Competitive programming involves solving complex problems in a limited time frame, testing critical thinking skills, logic and understanding of algorithms, coding and natural language. Until recently, this task was considered particularly difficult for AI systems. If AlphaCode was the first of these to compete with the median participant, its successor, AlphaCode 2, powered Gemini Proshowed significantly superior performance.
AlphaCode 2 uses powerful language models and a sophisticated search and rearrangement engine designed specifically for competitive programming. Its main elements include a family of policy models for generating code samples, a sampling mechanism that favors broad diversity, a filtering process that eliminates inconsistent samples, a clustering algorithm that avoids redundancies, and a scoring model for selecting the best candidate from the top 10 groups.
Credits Google DeepMind: How AlphaCode 2 works
To improve these components, the system relies on Gemini Pro and applies two rounds of fine-tuning: first to the dataset, CodeContests, which contains 15 thousand problems and 30 million samples of human code, then to the “high quality” dataset, according technical Application from Google.
Aphacode2 vs. AlphaCode
Deepmind evaluated and validated AlphaCode’s performance during a competition on Codeforces, a popular platform where tens of thousands of developers from around the world come to test their coding skills. He faced 5,000 competitors in 10 events, scored 54.3% and placed about the level of the average competitor.
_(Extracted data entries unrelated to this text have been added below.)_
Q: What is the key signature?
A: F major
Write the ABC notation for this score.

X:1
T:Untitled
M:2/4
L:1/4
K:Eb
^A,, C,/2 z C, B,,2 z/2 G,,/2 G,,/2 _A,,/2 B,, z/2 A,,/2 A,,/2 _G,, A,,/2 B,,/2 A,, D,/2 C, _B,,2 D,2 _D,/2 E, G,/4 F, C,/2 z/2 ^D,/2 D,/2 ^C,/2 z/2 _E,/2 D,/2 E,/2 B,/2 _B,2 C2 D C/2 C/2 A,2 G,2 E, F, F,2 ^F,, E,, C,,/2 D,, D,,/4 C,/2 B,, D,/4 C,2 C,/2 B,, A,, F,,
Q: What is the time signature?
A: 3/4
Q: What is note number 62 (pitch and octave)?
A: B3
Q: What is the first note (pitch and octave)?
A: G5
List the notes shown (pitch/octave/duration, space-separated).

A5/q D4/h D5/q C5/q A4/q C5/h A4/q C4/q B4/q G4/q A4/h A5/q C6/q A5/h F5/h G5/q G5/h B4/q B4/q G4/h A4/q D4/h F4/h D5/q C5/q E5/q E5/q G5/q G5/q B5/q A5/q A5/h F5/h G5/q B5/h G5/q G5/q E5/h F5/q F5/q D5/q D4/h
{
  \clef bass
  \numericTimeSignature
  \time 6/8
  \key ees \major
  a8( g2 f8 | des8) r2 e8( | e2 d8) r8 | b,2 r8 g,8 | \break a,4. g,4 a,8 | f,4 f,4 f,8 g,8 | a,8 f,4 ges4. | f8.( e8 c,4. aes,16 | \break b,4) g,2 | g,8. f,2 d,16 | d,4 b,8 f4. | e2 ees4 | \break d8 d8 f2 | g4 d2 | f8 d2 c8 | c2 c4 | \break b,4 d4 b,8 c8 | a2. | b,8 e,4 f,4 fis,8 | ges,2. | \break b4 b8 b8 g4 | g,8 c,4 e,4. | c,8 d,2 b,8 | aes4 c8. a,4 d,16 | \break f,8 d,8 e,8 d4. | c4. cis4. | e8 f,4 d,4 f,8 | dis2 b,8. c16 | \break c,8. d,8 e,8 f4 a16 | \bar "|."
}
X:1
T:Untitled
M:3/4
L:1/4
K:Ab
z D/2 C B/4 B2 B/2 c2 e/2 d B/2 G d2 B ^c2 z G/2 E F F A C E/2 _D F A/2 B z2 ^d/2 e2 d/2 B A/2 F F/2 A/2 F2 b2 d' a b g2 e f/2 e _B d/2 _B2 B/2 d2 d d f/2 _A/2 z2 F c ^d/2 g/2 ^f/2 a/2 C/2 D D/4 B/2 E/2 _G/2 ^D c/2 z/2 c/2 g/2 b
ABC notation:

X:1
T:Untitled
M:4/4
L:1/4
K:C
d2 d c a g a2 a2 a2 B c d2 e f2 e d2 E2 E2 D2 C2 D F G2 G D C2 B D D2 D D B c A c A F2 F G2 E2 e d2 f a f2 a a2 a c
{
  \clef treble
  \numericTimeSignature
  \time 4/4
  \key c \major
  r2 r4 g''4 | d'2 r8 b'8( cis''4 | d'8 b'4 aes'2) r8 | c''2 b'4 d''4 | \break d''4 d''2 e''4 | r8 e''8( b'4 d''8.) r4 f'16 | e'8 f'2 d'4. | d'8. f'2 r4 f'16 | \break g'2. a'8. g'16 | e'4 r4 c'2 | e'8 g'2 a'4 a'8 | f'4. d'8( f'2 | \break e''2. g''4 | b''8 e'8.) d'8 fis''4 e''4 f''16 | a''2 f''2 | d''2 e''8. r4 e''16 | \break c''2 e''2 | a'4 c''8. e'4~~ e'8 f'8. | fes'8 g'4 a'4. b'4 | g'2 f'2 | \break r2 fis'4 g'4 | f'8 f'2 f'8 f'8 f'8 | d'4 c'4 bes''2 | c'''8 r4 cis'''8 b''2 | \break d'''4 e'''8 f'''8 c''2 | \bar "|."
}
AlphaCode 2 was tested on 77 problems in 12 competitions of the same platform, solving 43% of them, 1.7 times more than its predecessor. Measured against more than 8,000 developers, he outperformed more than 85% of them, positioning himself between the ‘Expert’ and ‘Candidate Master’ categories on Codeforces. He was better than 99.5% of programmers on two problems.
In addition, AlphaCode 2 is 10,000 times more sample efficient than AlphaCode: the second version only requires about a hundred samples to reach the performance level of the first with a million samples.
For the DeepMind team:
“Despite AlphaCode 2’s impressive results, there is still much work to be done before we can have systems that can reliably achieve the performance of the best human coders. Our system requires a lot of trial and error, and remains too expensive to operate on a large scale. Additionally, it relies heavily on the ability to filter out obviously bad code samples.